NEW YORK (AP) - Casino company MGM Mirage Inc. said Friday it has paid $70 million toward construction of the massive CityCenter project on the Las Vegas Strip, covering its own half of the payment plus $35 million owed by its equal partner, Dubai World.
MGM Mirage reached an agreement with its lenders on Monday that allowed the casino operator to cover Dubai World's share and delay paying until Friday.
The $8.7 billion project is scheduled to start opening later this year.
The two partners - Dubai World, the Arab state of Dubai's development arm, and MGM Mirage - have another payment of more than $200 million due within two weeks.
The news barely softened Friday's drop in MGM Mirage shares, which tumbled after a media report Thursday evening that billionaire investor Carl Icahn wants the casino operator to file for bankruptcy protection.

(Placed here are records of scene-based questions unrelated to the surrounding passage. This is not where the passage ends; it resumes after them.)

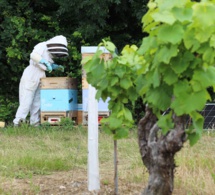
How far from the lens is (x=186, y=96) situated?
187 centimetres

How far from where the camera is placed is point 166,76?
6.31 ft

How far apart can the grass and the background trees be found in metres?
2.67

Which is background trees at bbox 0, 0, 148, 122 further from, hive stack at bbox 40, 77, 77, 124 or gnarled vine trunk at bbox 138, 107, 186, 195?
gnarled vine trunk at bbox 138, 107, 186, 195

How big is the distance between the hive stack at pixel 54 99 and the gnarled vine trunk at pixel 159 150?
193 inches

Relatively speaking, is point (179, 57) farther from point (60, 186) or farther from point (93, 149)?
point (60, 186)

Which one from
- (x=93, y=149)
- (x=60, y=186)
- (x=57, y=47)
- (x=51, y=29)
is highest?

MGM Mirage is struggling with a sharp drop in consumers' spending on gambling and a debt load of more than $13 billion. The company lost $855 million in 2008.
MGM Mirage shares had fallen 63 cents, or 10.7 percent, to $5.27 by afternoon. The stock has traded between $1.81 and $53.67 during the past 52 weeks.
Citing unnamed sources, the Wall Street Journal reported late Thursday that Icahn and private-equity fund Oaktree Capital Management are pushing the company to restructure its debt as soon as possible.
The newspaper said Icahn - an activist force on Wall Street for more than four decades - and Oaktree and have recently bought hundreds of millions of dollars in MGM Mirage debt.
"We continue to have very constructive conversations with our lending group," MGM Mirage spokesman Alan Feldman said Friday. He declined to comment further about the bankruptcy speculation.
An Oaktree representative did not immediately respond to a request for comment Friday.
Dubai World sued MGM Mirage last month, saying the casino company's statements about its own financial health put CityCenter at risk. Dubai World said it was particularly concerned about comments in MGM Mirage's annual report warning that it could default on its debt and be forced to seek bankruptcy court protection.